*** TASK MATERIAL

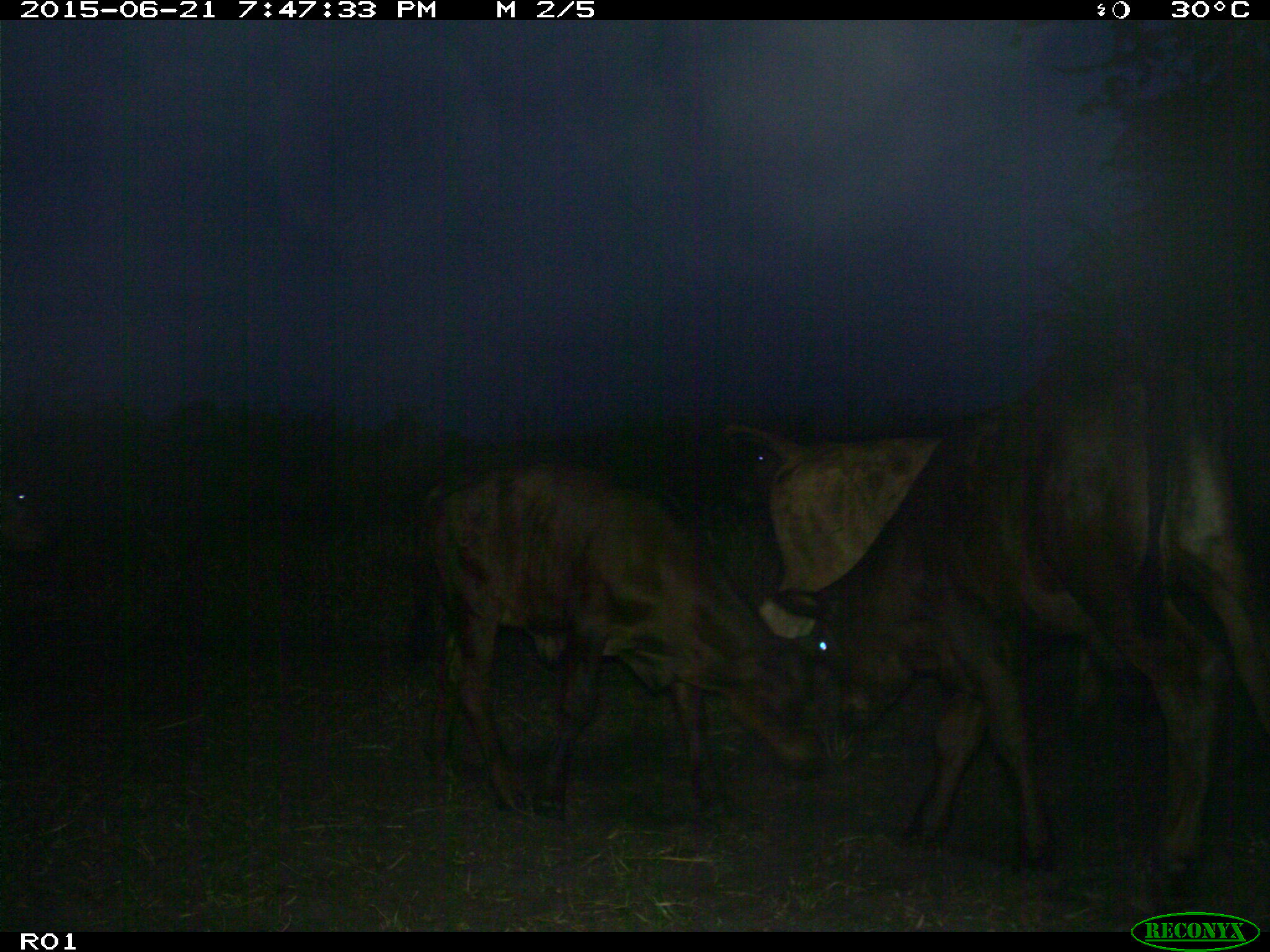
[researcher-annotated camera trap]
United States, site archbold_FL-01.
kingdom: Animalia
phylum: Chordata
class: Mammalia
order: Artiodactyla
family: Bovidae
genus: Bos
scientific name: Bos taurus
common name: domestic cow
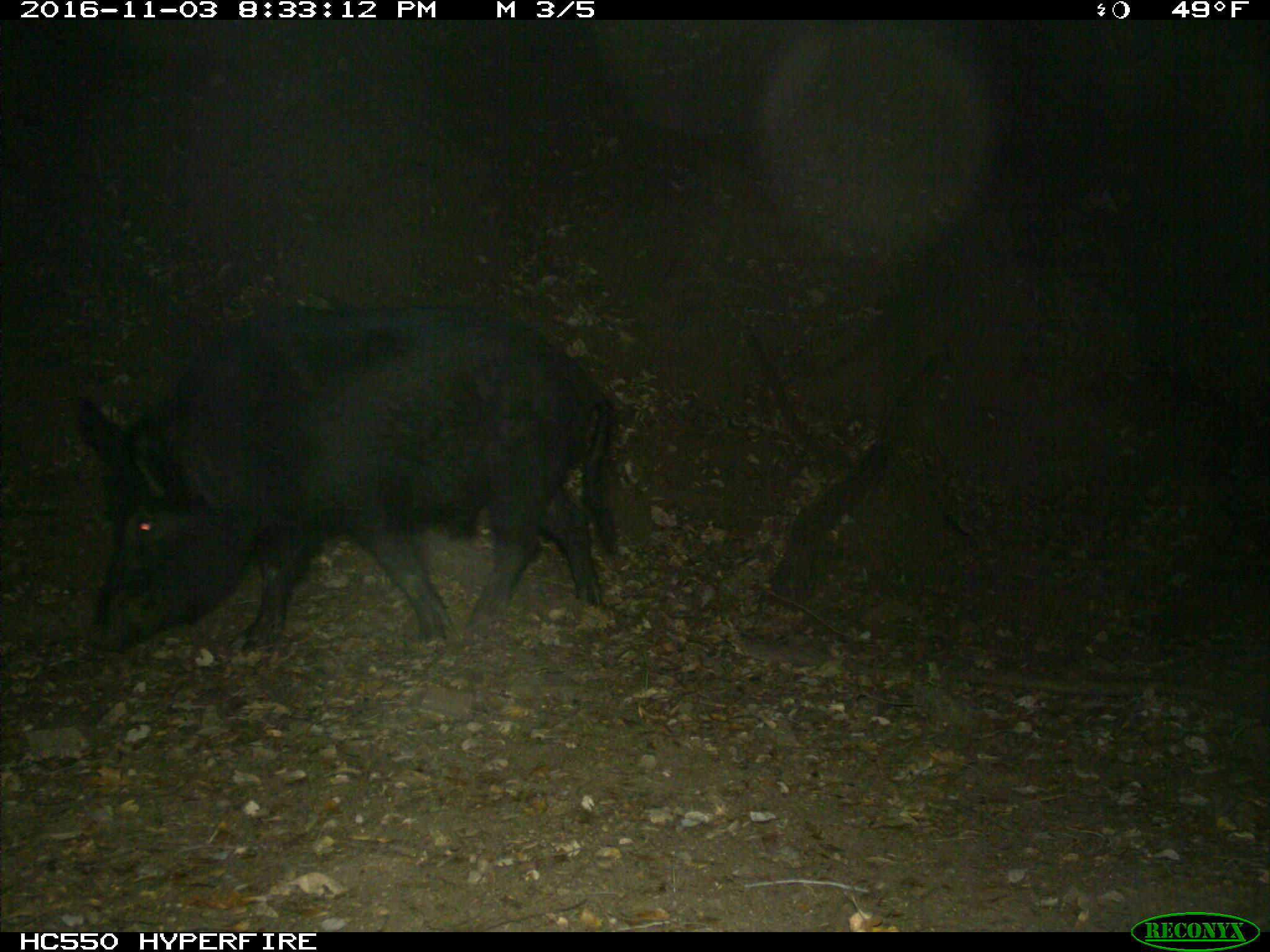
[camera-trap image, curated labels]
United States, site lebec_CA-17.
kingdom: Animalia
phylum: Chordata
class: Mammalia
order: Artiodactyla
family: Suidae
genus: Sus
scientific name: Sus scrofa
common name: wild boar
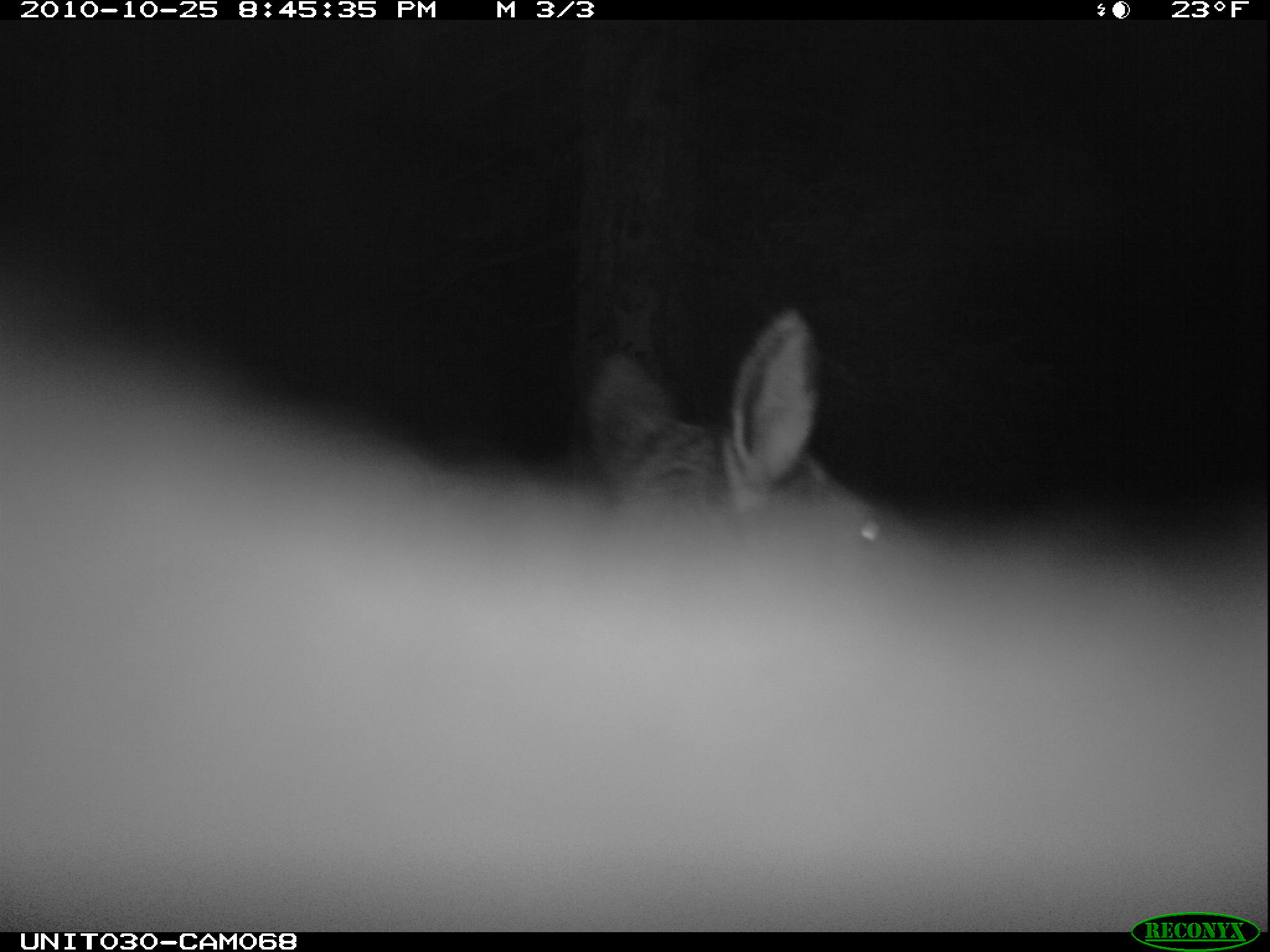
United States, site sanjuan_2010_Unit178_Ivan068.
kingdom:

******

__EXERCISE PROMPT__.
In your copy, omit the pictures and restate every line of the data word for word.

__TASK SOLUTION__.
[researcher-annotated camera trap]
United States, site archbold_FL-01.
kingdom: Animalia
phylum: Chordata
class: Mammalia
order: Artiodactyla
family: Bovidae
genus: Bos
scientific name: Bos taurus
common name: domestic cow
[camera-trap image, curated labels]
United States, site lebec_CA-17.
kingdom: Animalia
phylum: Chordata
class: Mammalia
order: Artiodactyla
family: Suidae
genus: Sus
scientific name: Sus scrofa
common name: wild boar
United States, site sanjuan_2010_Unit178_Ivan068.
kingdom:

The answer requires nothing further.